> 課題一覧:
- A) 文書抜粋を読み、次の問いに答えてください。
(i) 算定表は誰が研究会を開いて作り上げたものですか。
(ii) 算定表に掲載されているのは、子どもが最大で何人のケースまでですか。
(iii) 算定表が参照できるように置いてあることが多い場所として、どこが挙げられていますか。
- B) 文書抜粋にある「なお,この算定表は,最大で子どもが3人のケースまでしか掲載されていませんが,子どもが4人以上いても,算定表の考え方を元に計算することが可能です。」という文を英語に訳してください。

また,多くの法律事務所(弁護士の事務所)や各地の裁判所,法テラスなどにも,参照できるように置いてあることが多いです。

裁判所では算定表が重視されている

この算定表(及び算定表の元になる考え方)は,東京・大阪の裁判官が研究会を開いて作り上げたものであり,東京家裁・大阪家裁だけではなく,全国の家庭裁判所がこれを参考にしています

養育費・婚姻費用が訴訟や家事審判で決まる場合には,裁判官や家事審判官がこの算定表に重きを置いて額を決定することが非常に多くなっています

養育費・婚姻費用が家事調停で決まる場合にも,多くの弁護士や調停委員は,この算定表を参考にします。弁護士や調停委員には,この算定表に対して賛成意見と反対意見がありますが,裁判所が重視している算定表ですので,無視できないのが実情です。

なお,この算定表は,最大で子どもが3人のケースまでしか掲載されていませんが,子どもが4人以上いても,算定表の考え方を元に計算することが可能です。

算定表の額は絶対なのか?

> 資料一覧:
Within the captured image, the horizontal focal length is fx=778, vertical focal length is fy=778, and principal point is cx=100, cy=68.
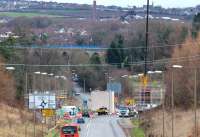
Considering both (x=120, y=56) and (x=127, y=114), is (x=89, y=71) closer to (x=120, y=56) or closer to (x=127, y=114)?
(x=120, y=56)

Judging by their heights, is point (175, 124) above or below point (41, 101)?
below

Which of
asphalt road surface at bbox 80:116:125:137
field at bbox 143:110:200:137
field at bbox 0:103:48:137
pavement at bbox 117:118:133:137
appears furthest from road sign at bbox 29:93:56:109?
field at bbox 143:110:200:137

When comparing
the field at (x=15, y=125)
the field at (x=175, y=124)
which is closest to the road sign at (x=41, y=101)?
the field at (x=15, y=125)

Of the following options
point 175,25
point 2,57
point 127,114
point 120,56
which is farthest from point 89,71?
point 2,57

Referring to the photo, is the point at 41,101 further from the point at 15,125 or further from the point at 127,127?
the point at 127,127

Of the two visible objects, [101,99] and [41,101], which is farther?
[101,99]

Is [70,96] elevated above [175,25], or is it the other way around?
[175,25]

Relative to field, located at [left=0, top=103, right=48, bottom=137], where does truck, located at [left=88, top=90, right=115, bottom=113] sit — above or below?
below

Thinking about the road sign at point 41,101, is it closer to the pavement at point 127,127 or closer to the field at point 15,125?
the field at point 15,125

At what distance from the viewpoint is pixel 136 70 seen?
116000 millimetres

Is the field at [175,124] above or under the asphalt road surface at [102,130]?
Result: above

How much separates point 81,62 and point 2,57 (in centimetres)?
5602

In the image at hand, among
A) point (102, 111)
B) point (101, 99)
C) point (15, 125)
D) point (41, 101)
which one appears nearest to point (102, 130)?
point (15, 125)

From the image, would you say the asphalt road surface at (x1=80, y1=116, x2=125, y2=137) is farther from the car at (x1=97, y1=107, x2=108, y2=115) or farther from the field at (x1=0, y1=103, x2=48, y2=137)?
the car at (x1=97, y1=107, x2=108, y2=115)
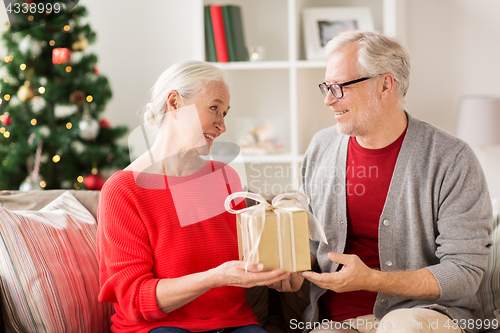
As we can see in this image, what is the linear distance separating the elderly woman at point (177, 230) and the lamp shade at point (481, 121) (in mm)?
1839

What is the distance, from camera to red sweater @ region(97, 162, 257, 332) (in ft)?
3.82

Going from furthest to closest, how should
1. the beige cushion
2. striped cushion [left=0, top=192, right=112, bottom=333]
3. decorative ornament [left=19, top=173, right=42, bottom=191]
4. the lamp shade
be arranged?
decorative ornament [left=19, top=173, right=42, bottom=191] → the lamp shade → the beige cushion → striped cushion [left=0, top=192, right=112, bottom=333]

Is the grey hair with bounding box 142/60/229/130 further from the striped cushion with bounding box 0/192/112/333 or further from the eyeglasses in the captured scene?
the striped cushion with bounding box 0/192/112/333

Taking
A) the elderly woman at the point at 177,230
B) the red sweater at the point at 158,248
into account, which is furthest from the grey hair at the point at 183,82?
the red sweater at the point at 158,248

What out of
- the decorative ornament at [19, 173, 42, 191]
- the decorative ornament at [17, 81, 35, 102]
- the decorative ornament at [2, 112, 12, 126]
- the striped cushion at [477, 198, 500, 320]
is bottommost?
the striped cushion at [477, 198, 500, 320]

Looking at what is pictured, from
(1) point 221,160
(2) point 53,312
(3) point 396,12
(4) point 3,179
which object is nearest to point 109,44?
(4) point 3,179

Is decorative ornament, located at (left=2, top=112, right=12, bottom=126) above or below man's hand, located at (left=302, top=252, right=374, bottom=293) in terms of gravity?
above

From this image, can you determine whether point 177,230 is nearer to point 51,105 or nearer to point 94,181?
point 94,181

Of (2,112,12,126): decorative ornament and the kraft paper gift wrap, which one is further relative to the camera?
(2,112,12,126): decorative ornament

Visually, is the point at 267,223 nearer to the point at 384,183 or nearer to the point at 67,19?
the point at 384,183

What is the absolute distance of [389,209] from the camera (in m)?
1.40

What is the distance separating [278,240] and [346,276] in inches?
8.7

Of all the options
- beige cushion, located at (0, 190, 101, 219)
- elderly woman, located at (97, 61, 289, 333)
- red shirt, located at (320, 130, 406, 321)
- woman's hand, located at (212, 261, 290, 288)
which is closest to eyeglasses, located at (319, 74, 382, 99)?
red shirt, located at (320, 130, 406, 321)

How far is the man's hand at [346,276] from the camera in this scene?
1180mm
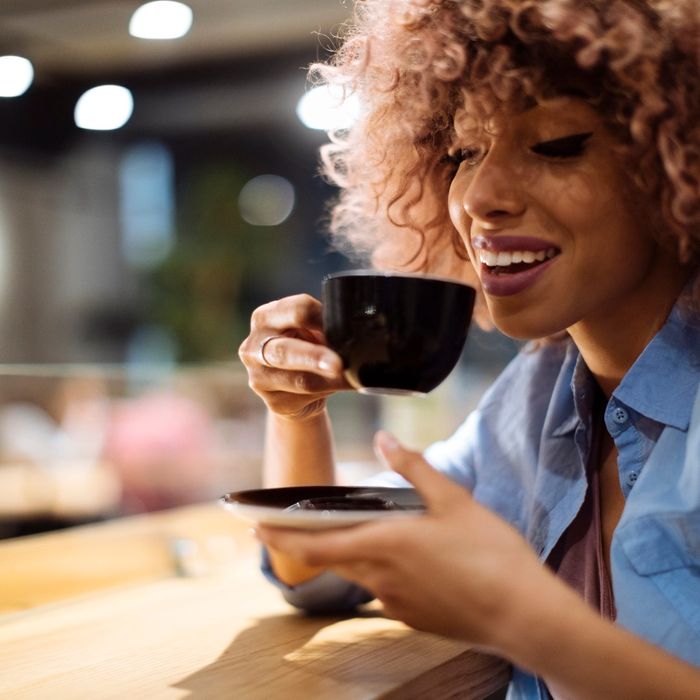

> 解答一覧:
- A)
(i) 東京・大阪の裁判官
(ii) 3人
(iii) 多くの法律事務所(弁護士の事務所)、各地の裁判所、法テラスなど

- B) Note that this calculation table only lists cases with up to three children, but even when there are four or more children, it is possible to calculate based on the approach behind the table.